Activities:
1 - In the Android forecast page, which phone operating system does Gartner place first in its 2012 rankings?
2 - Please continue the Android forecast page from its last line.

Source extract:
[Start of Attachment]

Analyst Predicts Android Overtaking iPhone In 2012
Market watcher Gartner is claiming that by Q4 2012 Google's Android smartphone OS will have overtaken Apple's iPhone. Currently only the sixth most popular phone OS, Android is set to rocket into second place behind Symbian if the predictions are to be believed. The reason for the changing of the guard is that "many handset makers are betting their futures on Android, while Apple is just one company." 2012 rankings place Symbian at the top followed by Android, iPhone, Windows Mobile, and Blackberry."
You lost me at Gartner.
Do you even lift?
These aren't the 'roids you're looking for.
The problem with WinMo isn't the OS itself. It's that Microsoft never pushed OEMs to build much more into their devices than the existing apps and services supplied with the WinMo development kit. So it's a half-baked system sold as a complete solution.
Google Android has the exact same problem. Google is focused on developing a great OS, but the better the OS is out of the box, the less likely OEMs are to develop their own IP and create real differentiation, not to mention a truly user-centric experience.
This is where Apple's iPhone really shines. Since it is in itself a final product, Apple can exert a huge amount of effort in order to meet their own user-centric standards. The product succeeds or fails as a product, not as a delivery of middleware to handset manufacturers.
What are you talking about? Is this another issue with dumbed down US market? I don't own an Android phone, but I played with one. Has touch, has accelerometer, has GPS, has compass, has apps. Fuck iTunes.
"many handset makers are betting their futures on Android, while Apple is just one company."
Lots of companies bet their futures on Linux 5 years ago and are doing just fine, but has Linux surpassed Windows as top desktop OS?
Google is just one company.
Microsoft is just one company.
Just because some handset makers are betting on the future of Android, doesn't mean their bets are panning out.
Oh yeah.. and their bets can pan out without their OS overtaking the iPhone OS.

[End of Attachment]

Information shown:
[Start of Attachment]

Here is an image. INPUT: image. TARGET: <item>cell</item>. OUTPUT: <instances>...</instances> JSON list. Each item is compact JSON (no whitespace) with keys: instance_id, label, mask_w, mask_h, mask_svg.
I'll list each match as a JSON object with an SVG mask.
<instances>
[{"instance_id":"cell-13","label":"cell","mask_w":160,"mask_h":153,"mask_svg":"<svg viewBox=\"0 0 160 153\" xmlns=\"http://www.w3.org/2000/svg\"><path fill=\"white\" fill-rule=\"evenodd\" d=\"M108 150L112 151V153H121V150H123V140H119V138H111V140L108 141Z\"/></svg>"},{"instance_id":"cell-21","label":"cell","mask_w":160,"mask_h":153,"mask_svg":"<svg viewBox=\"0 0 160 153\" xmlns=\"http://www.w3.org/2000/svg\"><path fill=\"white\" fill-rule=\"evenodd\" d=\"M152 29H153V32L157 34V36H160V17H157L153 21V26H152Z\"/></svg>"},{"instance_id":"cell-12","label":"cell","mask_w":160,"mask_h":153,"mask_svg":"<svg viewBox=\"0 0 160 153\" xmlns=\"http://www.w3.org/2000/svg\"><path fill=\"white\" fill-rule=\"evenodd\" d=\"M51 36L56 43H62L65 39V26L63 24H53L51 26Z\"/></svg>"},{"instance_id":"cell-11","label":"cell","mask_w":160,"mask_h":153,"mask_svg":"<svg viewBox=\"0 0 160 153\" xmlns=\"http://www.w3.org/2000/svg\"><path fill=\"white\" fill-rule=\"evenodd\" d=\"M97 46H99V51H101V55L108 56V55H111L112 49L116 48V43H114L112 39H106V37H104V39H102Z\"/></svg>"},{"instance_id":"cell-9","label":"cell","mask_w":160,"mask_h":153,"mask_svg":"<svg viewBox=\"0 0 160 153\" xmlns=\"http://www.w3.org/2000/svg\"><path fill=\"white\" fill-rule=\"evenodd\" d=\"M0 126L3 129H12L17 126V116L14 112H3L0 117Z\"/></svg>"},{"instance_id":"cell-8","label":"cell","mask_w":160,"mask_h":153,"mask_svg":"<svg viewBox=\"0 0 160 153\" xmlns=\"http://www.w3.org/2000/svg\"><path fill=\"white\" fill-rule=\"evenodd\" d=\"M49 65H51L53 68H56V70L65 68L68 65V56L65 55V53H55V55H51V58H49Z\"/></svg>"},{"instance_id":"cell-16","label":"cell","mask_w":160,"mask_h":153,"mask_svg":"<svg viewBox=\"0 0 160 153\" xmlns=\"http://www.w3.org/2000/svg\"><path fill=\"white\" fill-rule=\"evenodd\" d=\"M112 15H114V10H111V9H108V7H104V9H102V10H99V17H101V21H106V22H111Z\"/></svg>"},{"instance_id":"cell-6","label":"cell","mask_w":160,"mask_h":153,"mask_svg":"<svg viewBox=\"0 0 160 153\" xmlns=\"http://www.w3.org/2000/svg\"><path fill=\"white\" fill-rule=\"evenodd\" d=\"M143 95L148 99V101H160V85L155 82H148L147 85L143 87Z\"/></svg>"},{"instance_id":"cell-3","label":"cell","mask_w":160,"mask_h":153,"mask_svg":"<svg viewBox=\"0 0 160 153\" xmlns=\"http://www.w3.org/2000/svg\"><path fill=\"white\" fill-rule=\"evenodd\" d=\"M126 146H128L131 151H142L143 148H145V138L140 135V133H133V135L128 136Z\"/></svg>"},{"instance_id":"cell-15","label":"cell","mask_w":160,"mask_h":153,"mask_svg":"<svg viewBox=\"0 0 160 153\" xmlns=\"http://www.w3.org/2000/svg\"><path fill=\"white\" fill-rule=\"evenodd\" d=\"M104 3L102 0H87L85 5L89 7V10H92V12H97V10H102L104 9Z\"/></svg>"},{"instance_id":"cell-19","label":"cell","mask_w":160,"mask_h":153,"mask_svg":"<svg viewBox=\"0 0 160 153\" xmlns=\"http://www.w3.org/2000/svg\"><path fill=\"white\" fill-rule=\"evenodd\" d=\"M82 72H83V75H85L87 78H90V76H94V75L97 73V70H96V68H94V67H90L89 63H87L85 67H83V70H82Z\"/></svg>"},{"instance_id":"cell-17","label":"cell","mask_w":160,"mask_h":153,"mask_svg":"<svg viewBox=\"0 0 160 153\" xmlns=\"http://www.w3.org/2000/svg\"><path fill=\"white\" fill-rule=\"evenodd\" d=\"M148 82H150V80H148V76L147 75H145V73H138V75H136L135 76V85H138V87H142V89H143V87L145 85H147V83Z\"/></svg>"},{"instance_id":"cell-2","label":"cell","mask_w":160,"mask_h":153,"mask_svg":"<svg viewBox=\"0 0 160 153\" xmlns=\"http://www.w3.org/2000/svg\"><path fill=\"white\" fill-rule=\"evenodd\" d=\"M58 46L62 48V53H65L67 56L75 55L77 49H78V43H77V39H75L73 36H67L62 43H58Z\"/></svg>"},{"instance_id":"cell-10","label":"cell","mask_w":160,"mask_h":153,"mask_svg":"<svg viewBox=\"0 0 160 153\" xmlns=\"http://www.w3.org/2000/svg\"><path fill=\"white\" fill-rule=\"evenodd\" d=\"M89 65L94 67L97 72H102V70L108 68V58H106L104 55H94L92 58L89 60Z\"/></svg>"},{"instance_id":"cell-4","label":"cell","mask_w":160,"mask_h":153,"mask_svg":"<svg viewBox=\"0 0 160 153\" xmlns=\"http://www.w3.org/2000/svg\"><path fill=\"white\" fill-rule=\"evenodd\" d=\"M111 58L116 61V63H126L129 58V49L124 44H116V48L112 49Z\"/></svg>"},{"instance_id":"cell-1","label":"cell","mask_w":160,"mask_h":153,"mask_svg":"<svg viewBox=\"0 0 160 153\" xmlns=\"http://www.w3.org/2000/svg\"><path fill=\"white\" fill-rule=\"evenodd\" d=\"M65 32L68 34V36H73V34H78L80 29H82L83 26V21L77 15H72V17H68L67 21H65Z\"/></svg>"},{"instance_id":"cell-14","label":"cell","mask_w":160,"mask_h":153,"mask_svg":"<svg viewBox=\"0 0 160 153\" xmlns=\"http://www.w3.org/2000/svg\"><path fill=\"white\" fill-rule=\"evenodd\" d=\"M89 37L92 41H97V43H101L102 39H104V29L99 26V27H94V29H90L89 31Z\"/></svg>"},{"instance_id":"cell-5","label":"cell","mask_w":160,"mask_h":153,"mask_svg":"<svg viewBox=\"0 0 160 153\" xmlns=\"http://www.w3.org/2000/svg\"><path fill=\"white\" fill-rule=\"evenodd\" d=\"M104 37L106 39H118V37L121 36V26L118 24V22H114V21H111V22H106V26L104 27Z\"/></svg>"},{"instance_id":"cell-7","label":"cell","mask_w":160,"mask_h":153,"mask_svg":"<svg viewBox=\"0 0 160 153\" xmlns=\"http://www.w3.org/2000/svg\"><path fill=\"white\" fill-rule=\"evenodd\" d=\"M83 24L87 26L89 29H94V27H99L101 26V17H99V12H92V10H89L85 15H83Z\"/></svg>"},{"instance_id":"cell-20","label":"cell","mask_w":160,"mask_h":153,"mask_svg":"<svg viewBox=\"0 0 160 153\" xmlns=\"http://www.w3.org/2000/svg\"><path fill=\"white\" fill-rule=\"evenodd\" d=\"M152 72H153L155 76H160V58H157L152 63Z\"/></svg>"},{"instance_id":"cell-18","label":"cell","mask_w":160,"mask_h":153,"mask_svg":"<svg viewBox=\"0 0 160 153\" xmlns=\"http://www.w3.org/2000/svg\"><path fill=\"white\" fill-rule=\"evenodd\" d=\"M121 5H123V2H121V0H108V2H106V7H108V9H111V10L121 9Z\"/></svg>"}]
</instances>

[End of Attachment]

Responses:
1 - Symbian

2 -
By that same logic, the iTunes store should have been crushed by rivals (amazon, walmart, emusic et al) in 2007. Guess what? Didn't happen that way. I think that android will gain marketshare, but most of it will be from Symbian and WinCE Mobile (or whatever they're calling it this year). Apple will also gain market share at an equal or greater pace, fueled by the advantage of the app store. Focused competition will beat apple (remember Palm vs Newton?), but unfocused, dispersed competition is going to have a hard time beating Apple at their own game.
There is no trap so deadly as the trap you set for yourself
-Raymond Chandler, The Long Goodbye
Yeah. Isn't this exactly what we heard about Microsoft's PlaysForSure platform? "It's a whole multivendor platform. Apple is just one company. Of course PlaysForSure will win." How did that turn out again?
I'm not necessarily saying the iPhone will become (and remain) as dominant in the smart phone market as the iPod is in the music player market, mind you. But the specific reasoning behind this specific prediction is clearly faulty. Tech industry analysts tend to assume that there's something inherently attractive to consumers about multivendor platforms, but the consumer market has demonstrated several times that this is just not the case. Consumers don't care about multivendor platforms in any abstract sense; consumers buy products, not platforms. They'll only gravitate toward multivendor platforms because of the specific products offered within those platforms.
If, for most people, there is no specific Android product (i.e. combination of device and software) that is superior to the iPhone, there is no reason the iPhone cannot outsell all Android products combined.
Note, again, that I'm not necessarily saying this will happen, just that there's no inherent reason to believe it can't.
This space unintentionally left unblank.
"There's no chance that the iPhone is going to get any significant market share. No chance."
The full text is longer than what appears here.